Security Think Tank: Good training is all about context
Emma Bickerstaffe is a Principal Research Analyst with the Information Security Forum (ISF).
In-house or outsourced? What makes a good security training programme, and what questions should buyers ask when procuring training as a service?
Every organisation requires an impactful security training programme that hardwires employees to intuitively perform their roles securely.
No matter how advanced technological solutions become, human error and negligence will always be a prevailing risk that organisations must proactively mitigate. Instilling and sustaining good security behaviour is a fundamental measure to prevent, identify and respond to security incidents caused by “the human factor”.
Whether such a programme should be developed and deployed in-house or outsourced to an external provider depends on the size and maturity of an organisation’s information security function. Even those organisations with the specialist expertise and resources necessary to develop and run a security training programme in-house may turn to training as a service as an input to their programme.
A security training programme should be designed to enable employees to identify cyber threats and report actual or suspected security incidents. It should not be delivered in isolation, but as a holistic programme based on psychological theory, which combines security education, training and awareness (commonly known as SETA) with practical initiatives that guide employees to make the right security decisions.

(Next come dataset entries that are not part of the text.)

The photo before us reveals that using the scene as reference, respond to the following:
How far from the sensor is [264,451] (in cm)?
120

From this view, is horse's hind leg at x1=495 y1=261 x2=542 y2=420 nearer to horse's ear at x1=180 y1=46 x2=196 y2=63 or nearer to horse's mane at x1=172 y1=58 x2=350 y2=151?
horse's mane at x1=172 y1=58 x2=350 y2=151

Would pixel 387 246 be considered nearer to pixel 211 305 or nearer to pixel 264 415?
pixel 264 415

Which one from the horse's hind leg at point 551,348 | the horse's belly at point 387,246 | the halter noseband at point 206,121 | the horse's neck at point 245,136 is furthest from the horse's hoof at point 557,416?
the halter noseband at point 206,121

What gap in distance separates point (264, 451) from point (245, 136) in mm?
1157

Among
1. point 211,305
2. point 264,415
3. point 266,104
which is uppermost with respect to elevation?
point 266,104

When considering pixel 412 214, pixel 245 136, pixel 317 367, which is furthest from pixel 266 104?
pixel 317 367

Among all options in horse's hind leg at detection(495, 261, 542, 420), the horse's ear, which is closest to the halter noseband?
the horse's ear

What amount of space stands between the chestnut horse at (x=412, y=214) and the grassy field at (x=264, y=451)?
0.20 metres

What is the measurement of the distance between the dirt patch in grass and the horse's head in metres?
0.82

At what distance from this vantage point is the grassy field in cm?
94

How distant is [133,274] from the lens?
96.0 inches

Developing systems, applications and processes in a way that promotes secure behaviour but does not hinder productivity (e.g. through visual cues or audio prompts) enables employees to proactively apply their learnings from SETA. Importantly, it also reminds them of the options available to them.
When procuring training as a service, buyers need to move away from a compliance-focused mindset to select a solution that is most applicable to the organisation’s specific context. Buyers can only know what solution they need if they understand the factors that are contributing to poor security behaviour.
A preliminary step is to establish the attitude of the workforce to security training (often linked to the corporate culture), the constraints imposed by security that employees dismiss as blockers to doing their job, and their general familiarity with secure practices. This analysis will put buyers in the best position to identify what they actually need in a training programme, so to select the solution that will work best for their organisation.
To be successful, a training programme must resonate with the audience; it must impart the desired knowledge, skills and competencies, and it must be conveyed in a stimulating manner that motivates employees to behave securely. Buyers should therefore consider whether the content is pitched at the right level – can it be tailored to specific roles and responsibilities, and how is that content delivered?